With Each new building at SWC, the campus moves further from the Mesoamerican-inspired architectural style established when the college was first constructed in 1964.

Southwestern College has something most colleges lack, but is in danger of losing — a unified architectural theme.

Architecture is more than building a fancy box to work or live in. It should blend art, history and science to create structures that help to define the people within.

Ivy League universities like Harvard and Yale feature Gothic architecture that invokes the intellectual energies of the European Renaissance.

 

SWC established its faux-Mesoamerican style when the college completed construction in 1964. Similar to the Mayan Revival architectural movement of the 1920s and 1930s, SWC architecture uses concrete facades to blend different pre-Columbian cultures from Mexico to Belize, Guatemala, El Salvador, Honduras, Nicaragua and northern Costa Rica

San Diego State University may not have a unifying architectural style, but it has Hepner Hall. Built in the Mission Revival style that takes inspiration from late 18th and early 19th century Spanish missions found across California, Hepner Hall was completed in 1931 and has become the face of SDSU.

SWC should embrace its connection to the ancient civilizations of pre-Columbian Mesoamerica through art and architecture instead of phasing it out with each new building. Ideally, stepping onto the Chula Vista campus should be like visiting an alternate universe where Hernán Cortés never reached the New World, but with less human sacrifice.

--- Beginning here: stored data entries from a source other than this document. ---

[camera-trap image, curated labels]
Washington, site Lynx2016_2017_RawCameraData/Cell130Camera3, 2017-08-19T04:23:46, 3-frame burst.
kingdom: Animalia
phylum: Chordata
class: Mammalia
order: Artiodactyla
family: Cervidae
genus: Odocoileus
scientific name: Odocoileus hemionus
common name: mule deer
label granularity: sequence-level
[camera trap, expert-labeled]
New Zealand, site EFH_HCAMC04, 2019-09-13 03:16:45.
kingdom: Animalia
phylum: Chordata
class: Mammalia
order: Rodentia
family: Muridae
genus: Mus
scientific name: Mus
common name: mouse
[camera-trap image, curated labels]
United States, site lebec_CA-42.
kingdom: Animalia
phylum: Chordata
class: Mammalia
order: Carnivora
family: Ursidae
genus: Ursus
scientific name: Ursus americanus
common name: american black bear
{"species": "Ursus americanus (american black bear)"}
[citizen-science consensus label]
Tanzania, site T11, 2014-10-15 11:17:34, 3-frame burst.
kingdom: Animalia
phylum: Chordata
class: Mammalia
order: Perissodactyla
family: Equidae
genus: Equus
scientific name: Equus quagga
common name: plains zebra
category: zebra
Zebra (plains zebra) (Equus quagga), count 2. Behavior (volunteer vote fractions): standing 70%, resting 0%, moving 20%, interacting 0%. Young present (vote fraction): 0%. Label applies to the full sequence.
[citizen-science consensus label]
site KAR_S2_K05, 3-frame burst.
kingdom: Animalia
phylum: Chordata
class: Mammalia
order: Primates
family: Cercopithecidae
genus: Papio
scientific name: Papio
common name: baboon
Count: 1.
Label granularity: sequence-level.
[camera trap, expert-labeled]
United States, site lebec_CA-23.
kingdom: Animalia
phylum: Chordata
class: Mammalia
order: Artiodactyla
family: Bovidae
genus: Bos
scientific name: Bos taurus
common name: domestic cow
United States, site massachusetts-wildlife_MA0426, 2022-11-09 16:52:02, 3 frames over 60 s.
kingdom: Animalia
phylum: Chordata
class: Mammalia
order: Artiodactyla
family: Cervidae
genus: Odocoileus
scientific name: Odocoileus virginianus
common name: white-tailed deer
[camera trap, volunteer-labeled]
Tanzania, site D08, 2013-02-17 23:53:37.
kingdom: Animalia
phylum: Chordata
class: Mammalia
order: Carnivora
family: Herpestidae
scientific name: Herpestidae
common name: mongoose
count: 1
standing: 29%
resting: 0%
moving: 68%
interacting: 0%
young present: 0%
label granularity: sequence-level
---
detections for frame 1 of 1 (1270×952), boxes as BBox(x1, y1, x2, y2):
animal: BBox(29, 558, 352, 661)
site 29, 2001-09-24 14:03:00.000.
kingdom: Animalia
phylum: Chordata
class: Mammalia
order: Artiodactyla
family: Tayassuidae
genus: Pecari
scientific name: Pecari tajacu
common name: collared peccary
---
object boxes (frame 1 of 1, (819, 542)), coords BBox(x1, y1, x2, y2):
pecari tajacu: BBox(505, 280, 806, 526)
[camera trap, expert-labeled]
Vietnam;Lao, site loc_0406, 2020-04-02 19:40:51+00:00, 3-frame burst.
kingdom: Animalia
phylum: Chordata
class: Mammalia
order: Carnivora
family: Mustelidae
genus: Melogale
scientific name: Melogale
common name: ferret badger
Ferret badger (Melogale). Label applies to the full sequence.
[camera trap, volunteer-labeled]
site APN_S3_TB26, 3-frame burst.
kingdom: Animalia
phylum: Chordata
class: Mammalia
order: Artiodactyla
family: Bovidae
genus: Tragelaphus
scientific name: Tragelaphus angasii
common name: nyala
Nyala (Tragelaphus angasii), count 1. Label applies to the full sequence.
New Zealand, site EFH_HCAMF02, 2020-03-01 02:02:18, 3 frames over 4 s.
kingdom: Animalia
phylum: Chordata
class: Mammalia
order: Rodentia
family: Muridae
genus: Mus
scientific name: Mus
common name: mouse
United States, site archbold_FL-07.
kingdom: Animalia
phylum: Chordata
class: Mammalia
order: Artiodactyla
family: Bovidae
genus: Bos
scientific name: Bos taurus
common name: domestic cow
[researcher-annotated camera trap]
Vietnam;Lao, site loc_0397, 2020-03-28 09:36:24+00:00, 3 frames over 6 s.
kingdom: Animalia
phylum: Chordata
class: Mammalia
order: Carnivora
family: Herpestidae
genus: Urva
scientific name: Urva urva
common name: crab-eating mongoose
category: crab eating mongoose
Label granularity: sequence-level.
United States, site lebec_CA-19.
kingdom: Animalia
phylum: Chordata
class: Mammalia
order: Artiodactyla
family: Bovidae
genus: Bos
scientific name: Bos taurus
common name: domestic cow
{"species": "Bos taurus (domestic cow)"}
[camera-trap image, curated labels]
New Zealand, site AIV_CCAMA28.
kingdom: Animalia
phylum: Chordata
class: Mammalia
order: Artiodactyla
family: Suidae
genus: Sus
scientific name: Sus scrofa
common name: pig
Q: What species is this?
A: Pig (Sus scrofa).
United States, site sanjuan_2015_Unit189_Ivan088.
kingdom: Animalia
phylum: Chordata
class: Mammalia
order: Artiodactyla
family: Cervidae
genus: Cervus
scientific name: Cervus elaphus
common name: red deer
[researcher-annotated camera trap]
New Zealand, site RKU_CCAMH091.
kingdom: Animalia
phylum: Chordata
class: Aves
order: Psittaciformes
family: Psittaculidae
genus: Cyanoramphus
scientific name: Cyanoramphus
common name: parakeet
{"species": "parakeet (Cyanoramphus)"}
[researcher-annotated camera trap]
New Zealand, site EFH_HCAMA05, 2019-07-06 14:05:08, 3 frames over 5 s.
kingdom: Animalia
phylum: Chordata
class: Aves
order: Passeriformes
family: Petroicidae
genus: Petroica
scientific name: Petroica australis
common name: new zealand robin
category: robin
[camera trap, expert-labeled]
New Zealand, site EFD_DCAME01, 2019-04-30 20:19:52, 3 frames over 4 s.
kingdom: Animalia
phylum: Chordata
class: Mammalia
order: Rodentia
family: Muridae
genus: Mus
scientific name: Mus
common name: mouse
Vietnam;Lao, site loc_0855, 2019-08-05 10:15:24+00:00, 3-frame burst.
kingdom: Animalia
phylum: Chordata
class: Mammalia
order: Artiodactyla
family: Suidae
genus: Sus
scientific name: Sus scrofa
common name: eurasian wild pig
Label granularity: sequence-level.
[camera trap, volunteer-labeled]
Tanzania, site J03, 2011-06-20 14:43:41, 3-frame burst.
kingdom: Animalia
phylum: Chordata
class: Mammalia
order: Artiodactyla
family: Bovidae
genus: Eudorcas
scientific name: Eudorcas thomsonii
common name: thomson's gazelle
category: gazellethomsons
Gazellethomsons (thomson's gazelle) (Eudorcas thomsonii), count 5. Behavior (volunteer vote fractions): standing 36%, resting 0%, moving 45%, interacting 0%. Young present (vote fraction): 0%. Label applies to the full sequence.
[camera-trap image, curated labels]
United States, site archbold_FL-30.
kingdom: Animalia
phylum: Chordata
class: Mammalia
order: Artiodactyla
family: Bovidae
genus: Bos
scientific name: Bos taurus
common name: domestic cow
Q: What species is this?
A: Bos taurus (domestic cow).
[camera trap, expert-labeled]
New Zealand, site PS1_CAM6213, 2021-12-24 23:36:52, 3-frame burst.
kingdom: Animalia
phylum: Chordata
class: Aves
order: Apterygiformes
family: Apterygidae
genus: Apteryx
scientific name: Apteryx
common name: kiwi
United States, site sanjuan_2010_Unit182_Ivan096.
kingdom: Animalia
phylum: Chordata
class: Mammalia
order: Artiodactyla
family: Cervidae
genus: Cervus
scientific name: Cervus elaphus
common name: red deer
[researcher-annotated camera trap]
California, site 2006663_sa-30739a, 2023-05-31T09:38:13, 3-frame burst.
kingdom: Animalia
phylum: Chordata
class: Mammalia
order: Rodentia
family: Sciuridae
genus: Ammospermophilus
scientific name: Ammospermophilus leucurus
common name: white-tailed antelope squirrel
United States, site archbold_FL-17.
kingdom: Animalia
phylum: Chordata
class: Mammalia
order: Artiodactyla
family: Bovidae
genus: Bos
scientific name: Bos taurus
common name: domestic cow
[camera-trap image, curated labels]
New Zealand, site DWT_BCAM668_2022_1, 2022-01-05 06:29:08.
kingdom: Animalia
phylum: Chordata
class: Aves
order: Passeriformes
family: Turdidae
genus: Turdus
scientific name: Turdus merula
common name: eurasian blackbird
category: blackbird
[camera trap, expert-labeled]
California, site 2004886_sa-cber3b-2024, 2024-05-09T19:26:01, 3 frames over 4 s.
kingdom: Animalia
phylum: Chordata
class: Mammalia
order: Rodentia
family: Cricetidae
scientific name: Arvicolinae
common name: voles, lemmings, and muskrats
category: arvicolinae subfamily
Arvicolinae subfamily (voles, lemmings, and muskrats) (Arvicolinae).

Future buildings should draw more inspiration from the Mayans, Aztecs and other cultures than this batch does.

Too many folks are unaware of the intellectual achievements that allowed some ancient cultures to build massive pyramids that align themselves with astronomical phenomena and instead focus on the gory aspects of these civilizations.

Proposition R and Proposition Z allowed SWC to fund the construction of a number of projects, including a new Aquatics and Wellness Center, a Math, Science and Engineering building, and a Performing Arts and Cultural Complex, but none of the designs fit the historical aesthetics of the Chula Vista campus. There may be some token iconography in the form of hieroglyphs and sun disks, but the new buildings themselves look nothing like the rest of the campus.

Designs lack the Teotihuacan/Tikal talud tablero-like roofs, the geometric designs reminiscent of the step frets found at the Zapotec Palace of the Columns and the concrete buttresses that help sell the illusion that classrooms and offices are akin to the pyramids found across Mesoamerica.

It may be too late to inject more culture into the newest additions to the SWC campus, but in the future more attention should be put into making the campus more unified architecturally. SWC should also make sure to consult cultural experts that can take inspiration and make accurate references without alienating the original source material.

While the Spanish Conquistadors may have tried to erase the native cultures and religions of Mesoamerica, the decedents of those people still exist and their history should be celebrated just as other campuses use their architecture to celebrate specific cultures.

SWC should try harder to help keep these civilizations alive.